F.W. Grosheide (1926)

Gepubliceerd op 29-12-2019

Conrad Busken Huet

betekenis & definitie

Geboren 28 December 1826 in Den Haag uit een bijna onvermengd Fransch geslacht, studeerde theologie te Leiden, bezocht de theologische faculteit te Laussanne en te Genève, en deed 6 April 1851 zijn intrede als predikant bij de Waalsch-Hervormde gemeente te Haarlem.
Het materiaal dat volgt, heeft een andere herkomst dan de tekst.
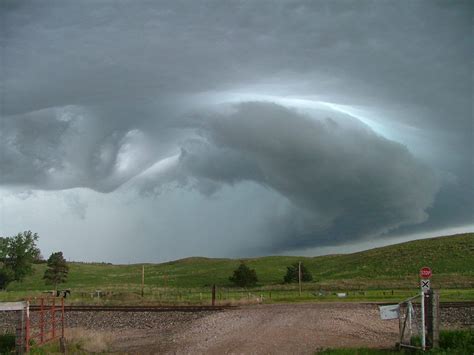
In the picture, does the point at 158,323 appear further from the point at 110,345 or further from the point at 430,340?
the point at 430,340

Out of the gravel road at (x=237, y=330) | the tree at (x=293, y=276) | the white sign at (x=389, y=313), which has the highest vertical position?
the white sign at (x=389, y=313)

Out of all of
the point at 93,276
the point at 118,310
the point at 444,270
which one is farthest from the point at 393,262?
the point at 118,310

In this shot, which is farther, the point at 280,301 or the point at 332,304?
the point at 280,301

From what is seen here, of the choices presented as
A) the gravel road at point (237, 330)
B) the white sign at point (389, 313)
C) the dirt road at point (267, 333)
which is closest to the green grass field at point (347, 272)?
the gravel road at point (237, 330)

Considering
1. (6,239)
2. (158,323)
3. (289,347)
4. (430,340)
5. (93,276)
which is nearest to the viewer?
(430,340)

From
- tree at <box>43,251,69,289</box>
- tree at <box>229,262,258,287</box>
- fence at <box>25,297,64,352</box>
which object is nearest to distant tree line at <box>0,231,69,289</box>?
tree at <box>43,251,69,289</box>

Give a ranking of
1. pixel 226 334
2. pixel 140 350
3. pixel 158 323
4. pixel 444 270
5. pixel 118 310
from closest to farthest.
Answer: pixel 140 350, pixel 226 334, pixel 158 323, pixel 118 310, pixel 444 270

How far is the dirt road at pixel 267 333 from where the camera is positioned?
922 inches

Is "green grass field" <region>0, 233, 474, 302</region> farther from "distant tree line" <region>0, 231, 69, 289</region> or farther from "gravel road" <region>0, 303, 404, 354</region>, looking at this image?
"gravel road" <region>0, 303, 404, 354</region>

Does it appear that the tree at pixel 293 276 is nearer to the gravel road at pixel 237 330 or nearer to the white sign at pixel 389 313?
the gravel road at pixel 237 330

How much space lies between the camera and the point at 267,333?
85.5 feet

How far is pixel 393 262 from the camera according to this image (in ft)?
317

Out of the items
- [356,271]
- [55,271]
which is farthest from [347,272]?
[55,271]

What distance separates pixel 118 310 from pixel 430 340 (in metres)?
24.0
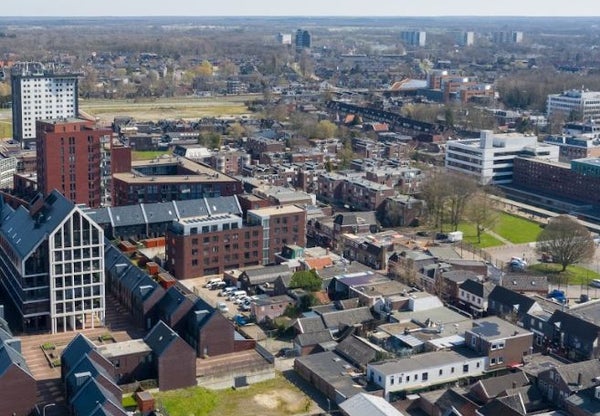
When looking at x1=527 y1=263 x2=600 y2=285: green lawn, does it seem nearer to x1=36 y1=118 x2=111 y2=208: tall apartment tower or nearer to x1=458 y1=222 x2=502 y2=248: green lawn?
x1=458 y1=222 x2=502 y2=248: green lawn

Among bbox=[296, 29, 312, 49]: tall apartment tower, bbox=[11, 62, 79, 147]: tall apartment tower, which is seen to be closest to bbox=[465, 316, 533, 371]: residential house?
bbox=[11, 62, 79, 147]: tall apartment tower

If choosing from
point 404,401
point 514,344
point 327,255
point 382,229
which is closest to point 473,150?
point 382,229

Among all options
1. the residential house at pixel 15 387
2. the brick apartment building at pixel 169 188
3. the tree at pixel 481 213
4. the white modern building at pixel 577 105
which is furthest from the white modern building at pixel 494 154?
the residential house at pixel 15 387

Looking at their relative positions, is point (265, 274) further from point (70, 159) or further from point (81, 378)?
point (70, 159)

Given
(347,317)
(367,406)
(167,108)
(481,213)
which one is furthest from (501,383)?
(167,108)

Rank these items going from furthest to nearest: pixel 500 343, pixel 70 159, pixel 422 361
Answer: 1. pixel 70 159
2. pixel 500 343
3. pixel 422 361

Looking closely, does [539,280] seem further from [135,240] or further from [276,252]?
[135,240]
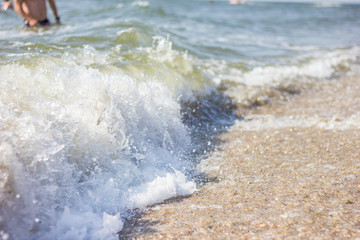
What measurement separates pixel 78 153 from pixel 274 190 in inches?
68.1

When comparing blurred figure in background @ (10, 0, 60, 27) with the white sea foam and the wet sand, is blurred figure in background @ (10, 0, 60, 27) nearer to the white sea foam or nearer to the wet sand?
the white sea foam

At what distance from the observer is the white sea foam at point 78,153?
191 centimetres

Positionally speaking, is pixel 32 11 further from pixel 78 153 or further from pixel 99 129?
pixel 78 153

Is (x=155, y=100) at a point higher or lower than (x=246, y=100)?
higher

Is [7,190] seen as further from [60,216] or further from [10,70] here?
[10,70]

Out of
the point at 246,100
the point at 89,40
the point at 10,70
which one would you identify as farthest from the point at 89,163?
the point at 89,40

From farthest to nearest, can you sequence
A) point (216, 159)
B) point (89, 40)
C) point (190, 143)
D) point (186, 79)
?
point (89, 40)
point (186, 79)
point (190, 143)
point (216, 159)

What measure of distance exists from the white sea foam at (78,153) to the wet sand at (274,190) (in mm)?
250

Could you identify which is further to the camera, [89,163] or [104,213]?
[89,163]

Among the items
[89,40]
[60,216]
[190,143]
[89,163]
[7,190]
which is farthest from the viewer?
[89,40]

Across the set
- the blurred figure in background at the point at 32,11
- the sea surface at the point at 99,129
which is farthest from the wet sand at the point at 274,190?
the blurred figure in background at the point at 32,11

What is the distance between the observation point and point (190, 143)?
11.7ft

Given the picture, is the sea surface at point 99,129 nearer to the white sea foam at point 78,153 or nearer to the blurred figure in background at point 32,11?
the white sea foam at point 78,153

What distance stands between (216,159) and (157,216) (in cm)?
124
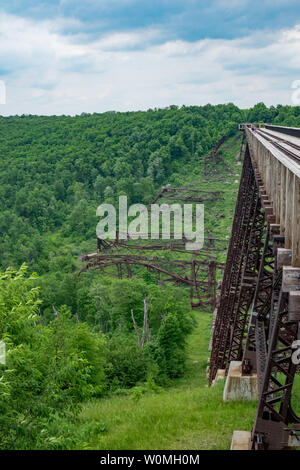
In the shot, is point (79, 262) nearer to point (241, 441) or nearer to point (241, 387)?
point (241, 387)

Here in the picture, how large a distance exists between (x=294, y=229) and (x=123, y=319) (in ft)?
94.7

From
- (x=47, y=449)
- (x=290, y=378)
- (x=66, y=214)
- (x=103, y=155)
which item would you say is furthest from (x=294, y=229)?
(x=103, y=155)

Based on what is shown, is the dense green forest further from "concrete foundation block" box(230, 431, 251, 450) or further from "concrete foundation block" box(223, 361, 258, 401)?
"concrete foundation block" box(223, 361, 258, 401)

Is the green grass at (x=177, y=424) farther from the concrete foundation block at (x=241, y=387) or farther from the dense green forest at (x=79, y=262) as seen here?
the dense green forest at (x=79, y=262)

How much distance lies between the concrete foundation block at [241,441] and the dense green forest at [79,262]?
2.50 m

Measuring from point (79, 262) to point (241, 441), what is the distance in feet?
145

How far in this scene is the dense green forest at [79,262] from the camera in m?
7.18

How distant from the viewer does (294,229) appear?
4.55 m

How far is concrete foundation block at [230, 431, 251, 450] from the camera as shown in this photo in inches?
255

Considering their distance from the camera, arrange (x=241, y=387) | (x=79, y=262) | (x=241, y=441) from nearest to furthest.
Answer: (x=241, y=441) < (x=241, y=387) < (x=79, y=262)

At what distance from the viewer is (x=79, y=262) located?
49.9 metres

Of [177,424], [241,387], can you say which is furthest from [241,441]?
[241,387]

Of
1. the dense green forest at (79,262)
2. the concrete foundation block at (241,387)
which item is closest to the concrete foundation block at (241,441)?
the dense green forest at (79,262)
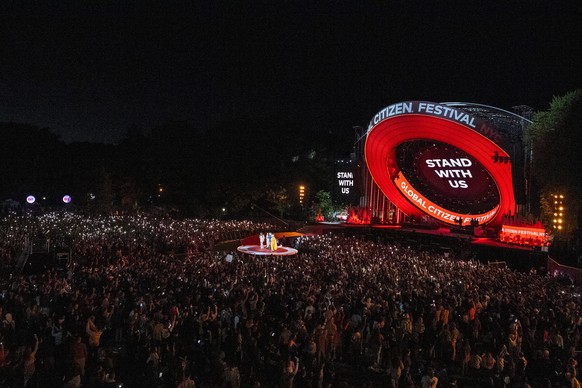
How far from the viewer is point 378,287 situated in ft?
45.5

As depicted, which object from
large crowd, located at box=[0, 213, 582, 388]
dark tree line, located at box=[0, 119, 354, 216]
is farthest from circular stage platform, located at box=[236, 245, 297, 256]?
dark tree line, located at box=[0, 119, 354, 216]

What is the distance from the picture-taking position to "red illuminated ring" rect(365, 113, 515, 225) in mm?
27656

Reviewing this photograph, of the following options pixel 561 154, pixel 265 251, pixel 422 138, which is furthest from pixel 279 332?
pixel 422 138

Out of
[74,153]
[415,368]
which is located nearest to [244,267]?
[415,368]

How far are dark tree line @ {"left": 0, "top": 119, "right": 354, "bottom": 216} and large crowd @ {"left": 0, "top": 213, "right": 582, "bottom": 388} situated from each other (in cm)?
3232

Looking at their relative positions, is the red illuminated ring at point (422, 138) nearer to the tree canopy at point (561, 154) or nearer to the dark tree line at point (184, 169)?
the tree canopy at point (561, 154)

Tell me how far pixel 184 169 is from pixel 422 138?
27.3m

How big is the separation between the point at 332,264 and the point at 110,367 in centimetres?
1202

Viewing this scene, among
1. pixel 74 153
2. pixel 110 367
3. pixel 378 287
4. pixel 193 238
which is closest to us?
pixel 110 367

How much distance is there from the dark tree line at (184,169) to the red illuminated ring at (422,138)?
1365 cm

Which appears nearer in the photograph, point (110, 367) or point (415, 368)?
point (110, 367)

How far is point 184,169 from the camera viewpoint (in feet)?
159

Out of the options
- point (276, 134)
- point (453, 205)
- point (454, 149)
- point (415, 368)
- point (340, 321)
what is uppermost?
point (276, 134)

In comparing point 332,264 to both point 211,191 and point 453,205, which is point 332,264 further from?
point 211,191
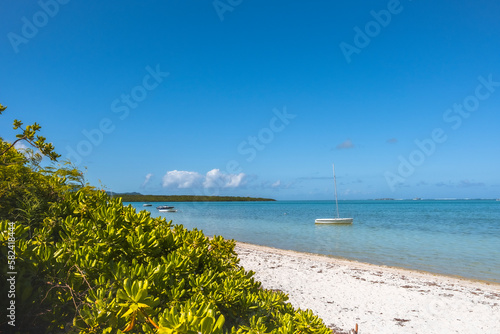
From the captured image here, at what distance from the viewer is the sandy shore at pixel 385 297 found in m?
7.19

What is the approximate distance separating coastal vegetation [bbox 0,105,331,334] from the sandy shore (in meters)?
5.96

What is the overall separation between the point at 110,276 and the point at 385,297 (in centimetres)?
947

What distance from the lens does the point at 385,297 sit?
904 cm

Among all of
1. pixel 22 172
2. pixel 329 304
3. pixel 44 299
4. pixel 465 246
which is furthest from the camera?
pixel 465 246

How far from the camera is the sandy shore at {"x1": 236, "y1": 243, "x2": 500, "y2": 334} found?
7188 millimetres

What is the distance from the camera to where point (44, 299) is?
157 centimetres

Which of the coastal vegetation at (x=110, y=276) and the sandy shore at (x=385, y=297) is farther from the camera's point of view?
the sandy shore at (x=385, y=297)

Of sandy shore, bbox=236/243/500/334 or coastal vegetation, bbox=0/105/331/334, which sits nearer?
coastal vegetation, bbox=0/105/331/334

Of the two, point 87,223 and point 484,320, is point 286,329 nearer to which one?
point 87,223

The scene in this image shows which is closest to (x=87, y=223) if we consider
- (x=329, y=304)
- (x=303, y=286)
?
(x=329, y=304)

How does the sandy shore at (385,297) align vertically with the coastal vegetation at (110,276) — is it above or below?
below

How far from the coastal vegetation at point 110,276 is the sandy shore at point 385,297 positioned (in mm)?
5963

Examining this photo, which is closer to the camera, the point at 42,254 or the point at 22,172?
the point at 42,254

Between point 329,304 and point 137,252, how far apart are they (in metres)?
7.88
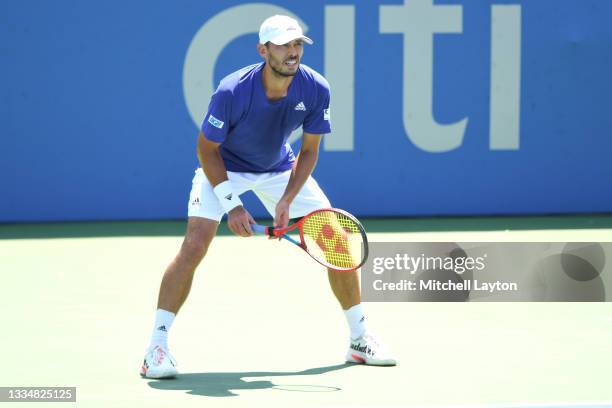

Nadat hij zich in den critischen arbeid van de Tübinger School had ingewerkt, vatte hij het voornemen op om de uitkomsten van dat onderzoek onder de oogen der gemeenteleden te brengen.

In zijn Brieven over den Bijbel, 1858, populariseerde hij de moderne denkbeelden over Bijbelcritiek. In 1862 legde hij om gemoedsbezwaren zijn predikambt neer, en twee jaar later staakte hij ook de stichtelijke toespraken, die hij in de concertzaal te Haarlem voor een belangstellend gehoor hield.

Hij ging zich nu geheel wijden aan de journalistiek en aan de letterkunde, met name aan de letterkundige critiek. Sedert kon men zich hem nooit anders voorstellen dan tusschen bergen van boeken, lezende, noteerende, studeerende, schrijvende.

Huet was mèt Potgieter en na dezen de letterkundige censor. Daarbij onderscheidde hij zich door gevormden smaak en scherp-critisch vermogen, ofschoon zijn sympathie of antipathie hem wel eens parten speelde.

Voorde Nederlansche taal koesterde hij den eerbied en de liefde van den echten kunstenaar. In zijn stijl huwt zich de deftige afronding der Hollandsche perioden aan het lenige, het verrassende van den Franschen schrijftrant.

Door zijn Land van Rembrandt en zijn Litterarische Fantasiën en Kritieken heeft hij zich onsterfelijken roem verworven. Hij overleed te Parijs op 1 Mei 1886.